Sie erzählt von einem Klassenausflug in der 7. Klasse. Mit einigen Freundinnen hat sie sich bis zur Zug-Abfahrt die Zeit vertrieben. Sie haben sich ein Eis am Kiosk geholt und sind durch eine Parkanlage geschlendert. Dann kamen zwei ältere Jungs. „Äffchen, Äffchen“ hat der eine gerufen und sie an den Haaren gezogen. Ihre Freundinnen haben sofort drei Schritte rückwärts gemacht. „Wo kommst du denn her?“, hat der andere gefragt und dann ergänzt: „Ach so, du kannst ja nur die Affensprache.“
„Ich bin Deutsche“ hat sie gesagt und sich nach ihren Freundinnen umgesehen. Aber die standen völlig verängstigt zusammen und sagten kein Wort.
„Kann gar nicht sein. Du lügst. Dafür musst du bezahlen.“ Der Junge hat ihr Handgelenk gepackt und das Eis weggenommen. Lachend sind die beiden davongelaufen. Sie mag seither kein Eis mehr.

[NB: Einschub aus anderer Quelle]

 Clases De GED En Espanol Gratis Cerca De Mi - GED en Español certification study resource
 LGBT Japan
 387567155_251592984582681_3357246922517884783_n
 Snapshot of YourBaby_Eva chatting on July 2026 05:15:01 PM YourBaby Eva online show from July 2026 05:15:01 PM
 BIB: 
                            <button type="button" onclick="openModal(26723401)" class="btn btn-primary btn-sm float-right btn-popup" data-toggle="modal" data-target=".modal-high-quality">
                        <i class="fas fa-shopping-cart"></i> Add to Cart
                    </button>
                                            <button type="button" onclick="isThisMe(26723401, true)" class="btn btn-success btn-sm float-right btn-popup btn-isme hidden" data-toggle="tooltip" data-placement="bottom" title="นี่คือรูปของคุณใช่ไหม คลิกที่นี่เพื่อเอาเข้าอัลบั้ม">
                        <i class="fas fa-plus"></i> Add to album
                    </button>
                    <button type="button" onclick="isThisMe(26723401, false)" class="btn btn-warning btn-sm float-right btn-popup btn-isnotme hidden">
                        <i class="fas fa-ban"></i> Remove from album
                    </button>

Vielleicht hätte es gar nicht viel gebraucht, um dieser Geschichte einen glücklicheren Ausgang zu geben. Aber die Freundinnen waren noch sehr jung. Und sie hatten so was vorher noch nicht erlebt. Aber wahrscheinlich wissen diese Freundinnen seit damals, was dieser Satz bedeutet: Our Silence is violence – unser Schweigen ist am Ende Gewalt.

Diesen Satz gibt es auch in positiv: „Tue deinen Mund auf für die Stummen und für die Sache derer, die verlassen sind.“ Steht in der Bibel.